4) Bisogna imporre ad arbitri e varisti di guardare 3 partite alla settimana, una per ogni campionato europeo importante (Premier, Liga e Bundesliga) e fargli scrivere poi una breve relazione. Bisogna imparare quando c’è da imparare. Tenete presente che l’Inghilterra fu a lungo riluttante rispetto al VAR, ma è in assoluto il posto dove il rapporto arbitri-giocatori-allenatori-VAR funziona meglio. Tenete presente che la Germania, dopo averlo adottato, sospese il suo utilizzo per qualche settimana allo scopo di stabilire regole precise: anche lì adesso funziona. Le eccezioni esistono, ma sono una tantum e – rispetto all’Italia – in numero assolutamente trascurabile. 

5) Bisogna concedere un “challenge” per tempo ad ogni squadra, chiamato dall’allenatore o dal capitano, su un qualsiasi episodio a loro scelta. Allora sì, potrebbe essere richiesto su un corner in pieno recupero… Uno solo per tempo, senza nessuna sanzione se l’esito fosse omologato alla decisione arbitrale. 

6) Rivedere ruolo e mansioni dei guardalinee, ridotti ormai a dei semplici segnalatori del pallone che esce, come fanno i dirigenti con i fazzoletti nel calcio dilettantistico. Non servono più ad altro. Ci sono cose che i guardalinee – ancora oggi – per primi dovrebbero vedere e segnalare a occhio nudo, ma sono diventati muti e ciechi-

Sono proposte. Vanno discusse a bocce ferme, in estate. Dall’International Board (IFAB), Fifa, Uefa, federazioni, società e associazioni allenatori e calciatori. E’ necessario uniformare regolamenti e VAR, in modo che anche l’Italia si adegui alle regole internazionali.
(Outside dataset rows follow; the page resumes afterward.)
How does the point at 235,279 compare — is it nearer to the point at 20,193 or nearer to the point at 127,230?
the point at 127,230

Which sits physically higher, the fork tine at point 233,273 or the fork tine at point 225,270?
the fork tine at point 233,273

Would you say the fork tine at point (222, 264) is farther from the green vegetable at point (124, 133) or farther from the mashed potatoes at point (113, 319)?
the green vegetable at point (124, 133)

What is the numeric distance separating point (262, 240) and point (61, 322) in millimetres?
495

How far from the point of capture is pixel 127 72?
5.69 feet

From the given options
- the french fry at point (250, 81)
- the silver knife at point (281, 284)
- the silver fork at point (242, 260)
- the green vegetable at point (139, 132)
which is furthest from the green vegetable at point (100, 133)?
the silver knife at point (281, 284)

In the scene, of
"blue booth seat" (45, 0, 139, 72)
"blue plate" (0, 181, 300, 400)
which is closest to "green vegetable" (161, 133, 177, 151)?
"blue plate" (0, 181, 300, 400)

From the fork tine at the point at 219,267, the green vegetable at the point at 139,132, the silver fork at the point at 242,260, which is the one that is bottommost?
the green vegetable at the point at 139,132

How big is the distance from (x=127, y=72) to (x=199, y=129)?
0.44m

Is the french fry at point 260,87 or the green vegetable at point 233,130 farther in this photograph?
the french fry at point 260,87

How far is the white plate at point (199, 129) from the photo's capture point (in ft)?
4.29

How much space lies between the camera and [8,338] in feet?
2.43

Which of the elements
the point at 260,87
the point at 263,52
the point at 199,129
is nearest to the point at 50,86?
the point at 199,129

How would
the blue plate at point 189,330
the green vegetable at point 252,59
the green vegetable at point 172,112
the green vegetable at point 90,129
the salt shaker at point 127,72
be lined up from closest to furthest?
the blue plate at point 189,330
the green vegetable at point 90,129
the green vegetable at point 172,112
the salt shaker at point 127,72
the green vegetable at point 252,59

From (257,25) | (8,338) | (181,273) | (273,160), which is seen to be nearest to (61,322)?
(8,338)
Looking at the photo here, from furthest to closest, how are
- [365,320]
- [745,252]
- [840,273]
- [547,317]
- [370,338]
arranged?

Di recente mi ero già occupato della questione per analizzare un altro aspetto, che sottopongo alla vostra riflessione: “Non c’è omogeneità nelle chiamate, nei giudizi, nelle valutazioni, nell’evidenza come nel dubbio. Non credete all’ira di dirigenti e allenatori: anche loro contribuiscono in maniera pesante a questo andazzo, perché gli alibi fanno sempre comodo. Oggi a te domani a me (…). Quindi arrabbiatevi tutti fin che volete, ma ricordatevi che questo è un sistema che sta bene a Federcalcio, Lega, tecnici e dirigenti. Solo ai tifosi fa venire il voltastomaco, o l’ulcera”.

Non so se mi spiego.

BIO: Luca Serafini è nato a Milano il 12 agosto 1961. Cresciuto nella cronaca nera, si è dedicato per il resto della carriera al calcio grazie a Maurizio Mosca che lo portò prima a “Supergol” poi a SportMediaset dove ha lavorato per 26 anni come autore e inviato. E’ stato caporedattore a Tele+2 (oggi SkySport). Oggi è opinionista di MilanTv e collabora con Sportitalia e 7GoldSport. Ha pubblicato numerosi libri biografici e romanzi.

8 risposte

  1. Ho letto l’articolo e condivido solamente con il punto 3 delle proposte. Purtroppo il resto rientra tra i discorsi moviolistici che il var non deve mai intraprendere, non è moviola. Il protocollo var è chiaro, l’errore di letture degli episodi sono e restano episodi come sbagliare un calcio di rigore per un calciatore. La cultura è fondamentale in ciò e serve a togliere i paraocchi a tifosi accecati e fomentati ad hoc al fine di distorcere la realtà. Un abbraccio

    1. E’ moviola solo nel calcio, però: in tutti gli altri sport in cui esiste la tecnologia, è una normale revisione affidata agli arbitri e ai giudici…

  2. Buongiorno
    Concordo quasi totalmente su quanto analizzato dal buon Serafini, che ritengo in assoluto il miglior giornalista sportivo in circolazione.
    Il “quasi” deriva dal fatto che a mio parere, il var dovrebbe intervenire anche sulla concessione dei calci d’angolo in quanto azioni importanti di gioco (in base alle statistiche il 30% dei gol derivano da azioni da palla inattiva). Aggrraverei le sanzioni a chi allontana la palla anche di pochi metri (vedi Premiere League)e per chi simula non solo in area di rigore. Per quanto riguarda la distribuzione dei cartellini, ritengo che dovrebbero aggiungere un cartellino arancione. Non si possono punire falli di natura diversa con la medesima sanzione.
    Un caro saluto.

  3. parliamoci chiaro e senza tanti giri di parole il var è una presa in giro in quanto prevale sempre l’obiettività del arista se far intervenire o meno l’arbitro e dell’arbitro se giudicare o meno l’episodio.
    e, come sempre è accaduto e continuerà ad accadere, il più delle volte ad averla “franca” è la big di turno. che si chiami Milan o Juve o Inter o anche altre squadre più “titolate” e con un bacino di utenza più elevato, a “pagare” è QUASI sempre la squadra meno titolata. Un episodio dubbio o al limite del regolamento che possa causare il rigore contro una piccola (ma anche l’annullamento di un gol) , 9 volte su 10 viene analizzato e di conseguenza (giustamente per carità) sanzionato. Difficilmente avviene il contrario. Non si tratta di malafede, ma di quella che è una sorta di reverenza, sudditanza chiamala come vuoi che possa in qualche modo non andare a sfavore della “big” di turno.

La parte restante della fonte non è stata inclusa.